• DOCUMENT PASSAGE:
------------------------------------------------------------------------

Another challenge to my context analysis skills came at a wine tasting. We were discussing the different scents we were picking up from the nose of a Cabernet Sauvignon. The sommelier had put on a plate a number of items, such as vanilla bean, a cigarette (tobacco), olives, raspberries, and strawberries -- things that represent characteristic smells people detect in the nose of a Cab. After a good swirl and sniff, one man thoughtfully said he smelled green pepper instead of red pepper.

Though I’ve smelled pepper on the nose of some wines, I said to him that I didn’t think I’d ever be able to distinguish between the smell of a green pepper corn and a red pepper corn. He looked at me quizzically and pointed to the slices of red pepper on the plate. Besides feeling stupid for not noticing them (in other words, for ignoring the visual context the sommelier offered us), I couldn’t help but laugh because all these years, whenever anyone spoke of the smell of pepper on the nose of a wine, it never occurred to me they were talking about the vegetable. I’d always assumed they were talking about the kind that completes the phrase: “salt and …”.

And, just so you don’t think my comprehension challenges are all somehow related to food, here’s one last story of an incident from the other day. When my sister and I travel, we e-mail each other our itinerary, in case an emergency arises. Last week, before heading out-of-town on business I emailed her the name of the place I’d be staying.

Occasionally she forwards e-mails to me and simply adds a sentence like: “Do you believe this?”, or “What do you think?” Half the time I can’t make heads or tails of those e-mails because I don’t recognize the name of the person who wrote the message she forwarded, or I have no idea what the underlying issue was that was discussed in the e-mail. She sent me one such e-mail while I was away.

------------------------------------------------------------------------

• DATA SHOWN:
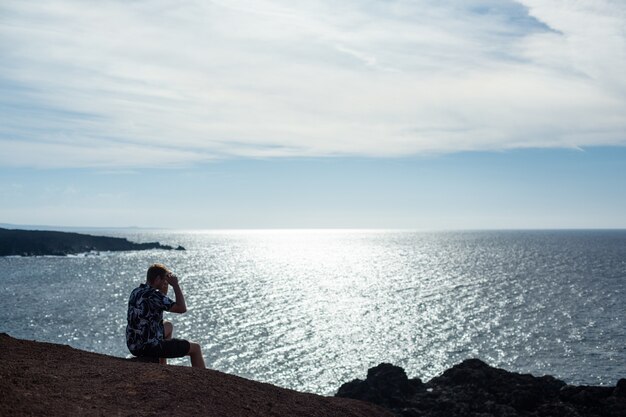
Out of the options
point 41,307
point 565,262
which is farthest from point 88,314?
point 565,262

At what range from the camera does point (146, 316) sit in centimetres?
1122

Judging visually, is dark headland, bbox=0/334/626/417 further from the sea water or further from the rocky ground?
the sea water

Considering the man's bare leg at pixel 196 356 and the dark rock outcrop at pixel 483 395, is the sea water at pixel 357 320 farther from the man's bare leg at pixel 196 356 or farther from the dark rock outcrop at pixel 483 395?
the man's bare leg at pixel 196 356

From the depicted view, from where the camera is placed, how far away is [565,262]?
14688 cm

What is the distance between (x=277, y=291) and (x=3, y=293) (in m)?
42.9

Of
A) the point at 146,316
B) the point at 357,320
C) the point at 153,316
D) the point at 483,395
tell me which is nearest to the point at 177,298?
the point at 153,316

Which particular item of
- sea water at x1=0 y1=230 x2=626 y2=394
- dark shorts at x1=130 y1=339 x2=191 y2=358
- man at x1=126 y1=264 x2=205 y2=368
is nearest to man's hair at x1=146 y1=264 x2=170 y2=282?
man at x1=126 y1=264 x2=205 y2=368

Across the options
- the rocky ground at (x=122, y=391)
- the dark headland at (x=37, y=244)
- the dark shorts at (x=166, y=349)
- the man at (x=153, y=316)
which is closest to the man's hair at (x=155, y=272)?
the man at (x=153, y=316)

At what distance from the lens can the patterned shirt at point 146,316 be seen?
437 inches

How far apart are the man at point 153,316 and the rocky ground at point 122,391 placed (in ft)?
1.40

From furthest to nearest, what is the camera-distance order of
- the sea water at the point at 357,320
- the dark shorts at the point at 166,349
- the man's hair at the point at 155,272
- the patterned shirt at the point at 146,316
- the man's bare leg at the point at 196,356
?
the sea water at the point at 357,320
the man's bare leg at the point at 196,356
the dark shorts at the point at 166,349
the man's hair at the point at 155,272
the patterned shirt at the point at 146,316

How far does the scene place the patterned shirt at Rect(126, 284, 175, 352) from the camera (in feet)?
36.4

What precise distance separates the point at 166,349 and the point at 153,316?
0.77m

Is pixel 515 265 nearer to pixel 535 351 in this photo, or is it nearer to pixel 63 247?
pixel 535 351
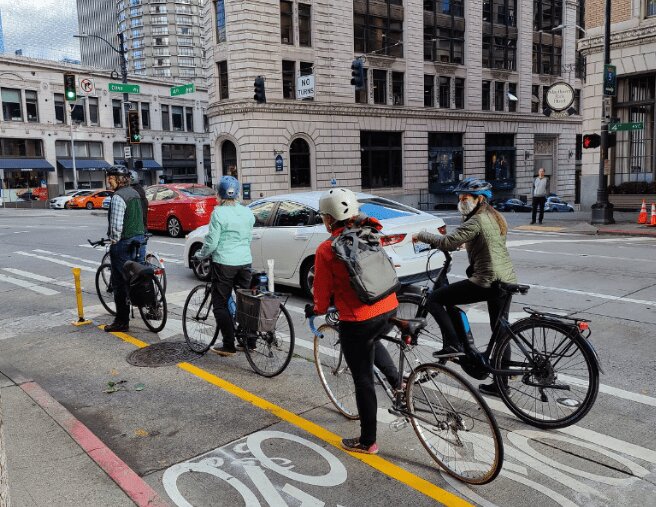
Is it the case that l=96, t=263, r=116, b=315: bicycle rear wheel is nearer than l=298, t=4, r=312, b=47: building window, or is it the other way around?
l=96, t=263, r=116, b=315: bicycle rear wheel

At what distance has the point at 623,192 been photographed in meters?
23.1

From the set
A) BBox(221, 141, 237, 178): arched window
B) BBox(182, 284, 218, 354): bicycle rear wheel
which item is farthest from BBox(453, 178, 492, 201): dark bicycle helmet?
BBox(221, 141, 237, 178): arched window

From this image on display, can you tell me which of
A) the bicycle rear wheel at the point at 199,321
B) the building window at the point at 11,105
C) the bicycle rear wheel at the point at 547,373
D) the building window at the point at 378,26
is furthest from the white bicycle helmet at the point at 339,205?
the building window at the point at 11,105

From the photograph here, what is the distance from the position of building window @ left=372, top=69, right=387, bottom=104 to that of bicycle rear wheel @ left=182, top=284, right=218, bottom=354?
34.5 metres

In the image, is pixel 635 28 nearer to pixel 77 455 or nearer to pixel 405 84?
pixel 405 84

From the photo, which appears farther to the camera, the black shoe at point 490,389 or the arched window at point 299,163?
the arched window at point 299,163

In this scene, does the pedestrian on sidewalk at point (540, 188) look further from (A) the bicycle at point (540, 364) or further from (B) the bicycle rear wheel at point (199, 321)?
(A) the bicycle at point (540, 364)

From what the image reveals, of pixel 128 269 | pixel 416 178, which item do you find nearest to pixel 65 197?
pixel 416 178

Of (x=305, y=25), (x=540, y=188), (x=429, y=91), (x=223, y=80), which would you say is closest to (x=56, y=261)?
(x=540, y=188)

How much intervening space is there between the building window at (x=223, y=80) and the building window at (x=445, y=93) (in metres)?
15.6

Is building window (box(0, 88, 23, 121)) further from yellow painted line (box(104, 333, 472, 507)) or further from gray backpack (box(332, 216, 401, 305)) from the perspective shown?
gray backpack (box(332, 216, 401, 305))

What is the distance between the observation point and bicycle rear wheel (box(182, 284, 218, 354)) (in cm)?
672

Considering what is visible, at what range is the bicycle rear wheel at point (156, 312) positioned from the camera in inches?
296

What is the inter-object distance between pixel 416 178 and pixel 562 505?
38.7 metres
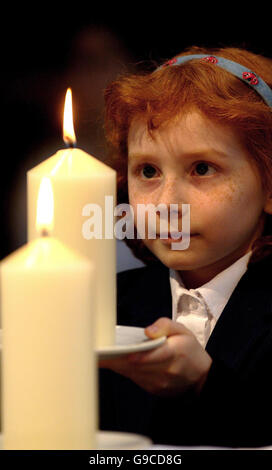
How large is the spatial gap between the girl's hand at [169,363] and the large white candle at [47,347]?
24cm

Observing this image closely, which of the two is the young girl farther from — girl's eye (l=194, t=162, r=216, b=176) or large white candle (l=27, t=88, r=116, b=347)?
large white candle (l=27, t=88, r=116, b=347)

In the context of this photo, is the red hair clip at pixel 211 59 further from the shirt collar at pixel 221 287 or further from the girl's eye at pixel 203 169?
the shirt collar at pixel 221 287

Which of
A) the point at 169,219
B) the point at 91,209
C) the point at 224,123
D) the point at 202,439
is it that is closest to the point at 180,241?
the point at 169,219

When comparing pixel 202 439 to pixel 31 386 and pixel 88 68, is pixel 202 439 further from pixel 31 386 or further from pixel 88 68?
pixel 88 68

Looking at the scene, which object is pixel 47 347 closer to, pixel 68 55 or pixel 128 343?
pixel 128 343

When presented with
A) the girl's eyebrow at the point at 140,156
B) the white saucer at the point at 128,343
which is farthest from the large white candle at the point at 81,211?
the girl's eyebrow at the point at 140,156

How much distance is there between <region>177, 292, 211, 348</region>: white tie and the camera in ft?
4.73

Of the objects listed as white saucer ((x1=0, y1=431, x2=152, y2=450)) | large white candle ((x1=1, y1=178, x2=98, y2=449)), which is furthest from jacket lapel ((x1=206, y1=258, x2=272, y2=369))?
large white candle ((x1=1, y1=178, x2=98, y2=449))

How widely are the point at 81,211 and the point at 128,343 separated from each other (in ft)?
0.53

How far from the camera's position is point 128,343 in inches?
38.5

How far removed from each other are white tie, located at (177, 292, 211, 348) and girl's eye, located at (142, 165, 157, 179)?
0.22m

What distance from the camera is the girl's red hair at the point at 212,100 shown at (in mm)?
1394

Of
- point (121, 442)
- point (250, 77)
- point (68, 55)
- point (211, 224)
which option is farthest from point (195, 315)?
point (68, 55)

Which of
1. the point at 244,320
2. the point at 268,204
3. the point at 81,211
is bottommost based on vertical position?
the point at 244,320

------------------------------------------------------------------------

• REQUIRED ACTIONS:
#1 Translate this sentence from the essay on misreading context into Spanish: "He looked at me quizzically and pointed to the slices of red pepper on the plate."
#2 From the essay on misreading context, write out word for word the part that opens with "Occasionally she forwards" and closes with "I was away.".

• RESPONSE LIST:
#1 Me miró con extrañeza y señaló las rodajas de pimiento rojo que había en el plato.

#2
Occasionally she forwards e-mails to me and simply adds a sentence like: “Do you believe this?”, or “What do you think?” Half the time I can’t make heads or tails of those e-mails because I don’t recognize the name of the person who wrote the message she forwarded, or I have no idea what the underlying issue was that was discussed in the e-mail. She sent me one such e-mail while I was away.